“Subject to SEC Approval, Companies and Corporations should no longer be forced to Report on a quarterly basis (Quarterly Reporting!), but rather to Report on a Six (6) Month Basis. This will save money, and allow managers to focus on properly running their companies. Did you ever hear the statement that, China has a 50 to 100 year view on management of a company, whereas we run our companies on a quarterly basis??? Not good!!!” @realDonaldTrump

Fact-Check Summary

The post accurately states that U.S. public companies are currently required by the SEC to report earnings quarterly. It is true that there has been longstanding debate, including positions by Trump during his first administration, advocating for a shift to semi-annual reporting. Claims that switching to six-month reports would save companies money have some empirical backing, especially for smaller firms. However, the statement about Chinese companies operating with a “50 to 100 year view” is an exaggeration; research shows they may have comparatively longer-term planning than U.S. peers, but not to the hyperbolic extent claimed. The assertion that any immediate change is “subject to SEC approval” is correct in principle, as such a move would require formal SEC rulemaking and public input.

Belief Alignment Analysis

The post generally raises a legitimate policy discussion about regulatory burden and strategic management. Its tone does not engage in hostile, exclusionary, or inflammatory rhetoric, but the claim about China’s long-term planning is hyperbolic and not grounded in evidence. The post does not undermine democratic institutions—if anything, it highlights the regulatory checks and procedures governing such changes. Factual context for the comparison could improve public reason and avoid misleading impressions formed by exaggeration.

Opinion

The overall thrust of the post is rooted in actual regulatory debate and may even inspire constructive civic engagement over burdens and priorities in public-company reporting. Still, accurate analysis requires recognizing that cost savings from reporting adjustments are most significant for smaller companies, and that U.S. and Chinese business cultures are more similar in their short-term pressures than implied by the post.

TLDR

Public companies must report quarterly; shifting to six-month reporting has been advocated before and might reduce costs mainly for smaller firms. The China comparison exaggerates how vastly long-term their planning horizons are. The post’s core regulatory and reform observations are fact-based but include significant hyperbole.
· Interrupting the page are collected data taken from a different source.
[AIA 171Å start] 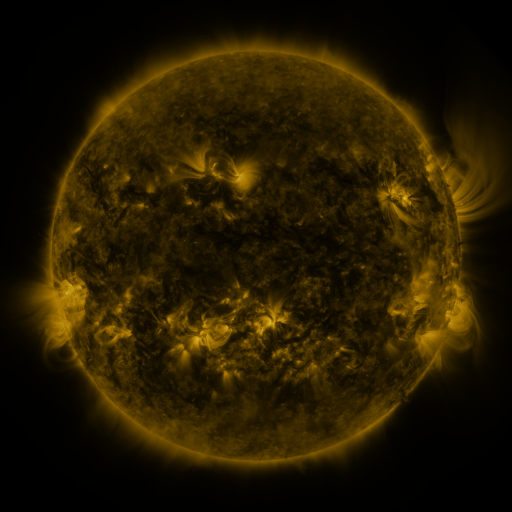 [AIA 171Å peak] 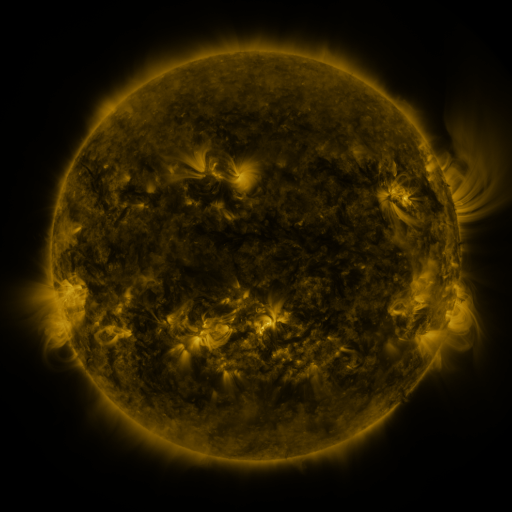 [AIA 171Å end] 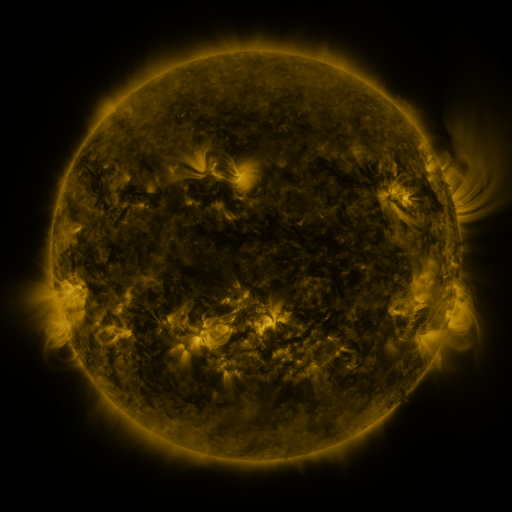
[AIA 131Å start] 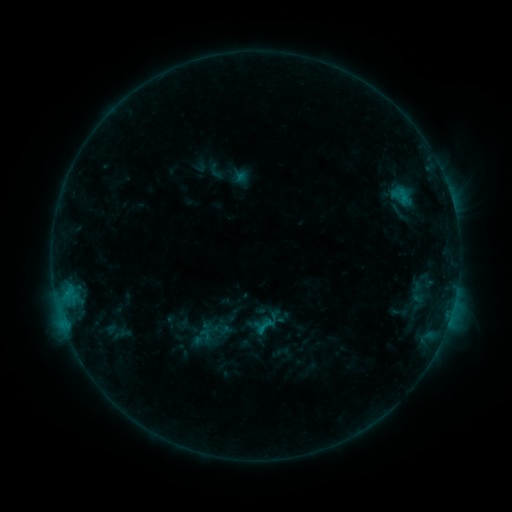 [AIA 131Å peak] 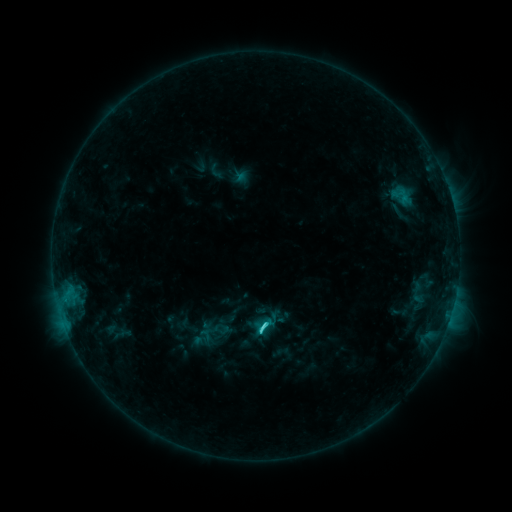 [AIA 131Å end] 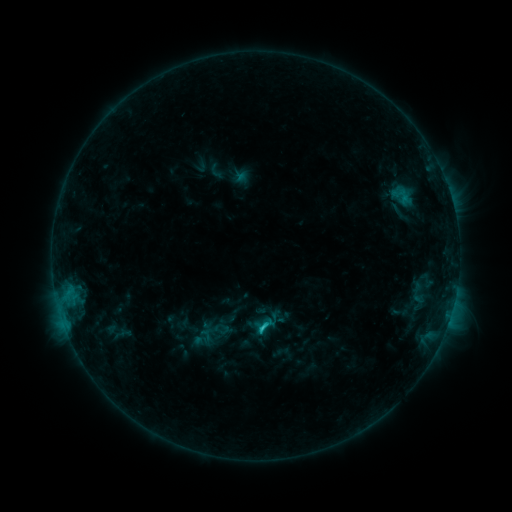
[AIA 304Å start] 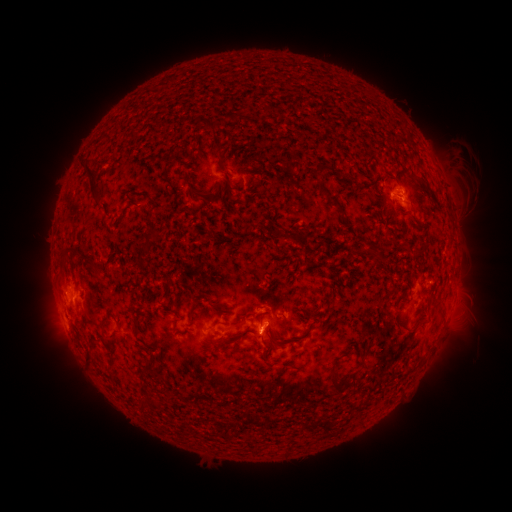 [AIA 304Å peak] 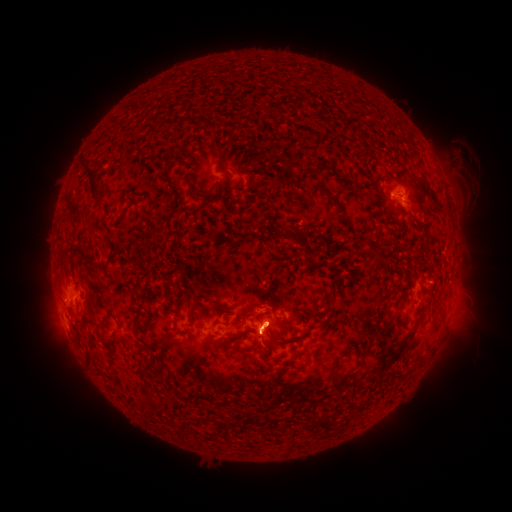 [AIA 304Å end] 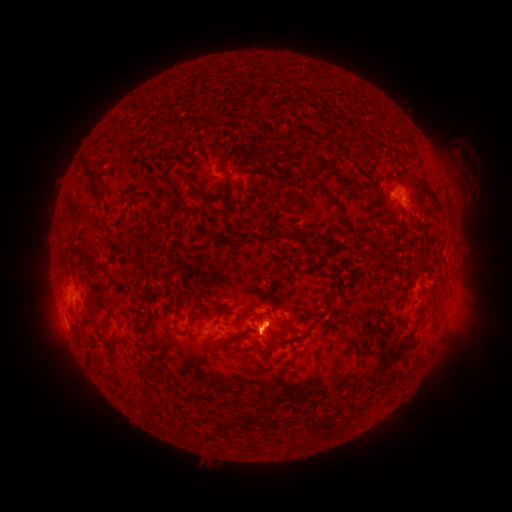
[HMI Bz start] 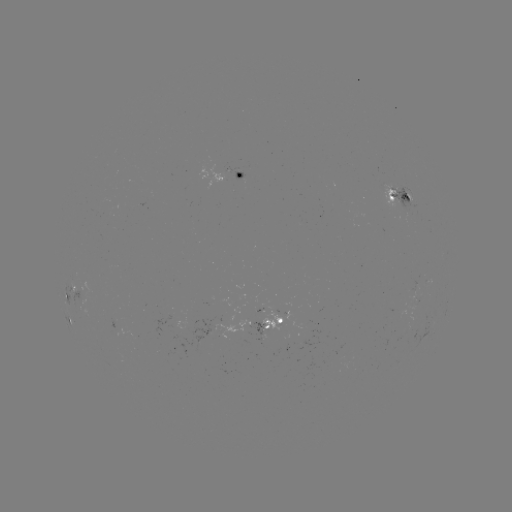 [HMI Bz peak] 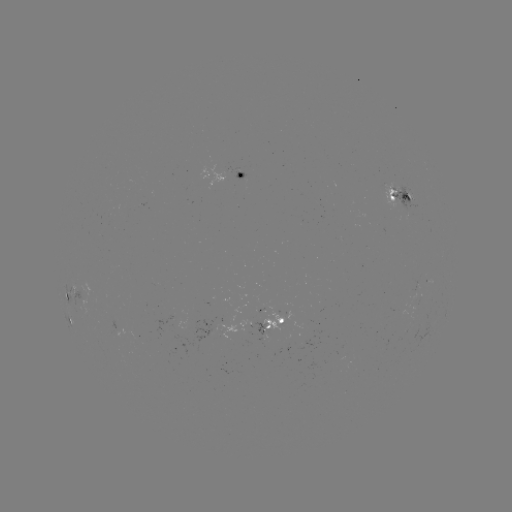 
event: flare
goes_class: C2.3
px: (262, 326)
Claim: Companies should not be forced to report quarterly, and instead report every six months to save money and enable better management, as China operates with much longer-term horizons.

Fact: U.S. public companies are required to report quarterly. Trump and others have advocated less frequent reporting before, and there may be costs saved for smaller businesses. China’s companies do emphasize longer-term planning than some Western firms, but not literally for “50 to 100 years.” Any change requires SEC approval and rulemaking.

Opinion: The post offers a debatable policy suggestion based largely on factual circumstances, but its dramatic China comparison is misleading and overstates differences.

TruthScore: 7

True: Quarterly reporting is mandatory for U.S. public companies; this change has been discussed by policymakers; cost savings for smaller firms are supported by research.

Hyperbole: The “50 to 100 year view” for Chinese businesses massively exaggerates differences and oversimplifies both systems.

Lies: None identified; the post is primarily factual with some misleading exaggeration.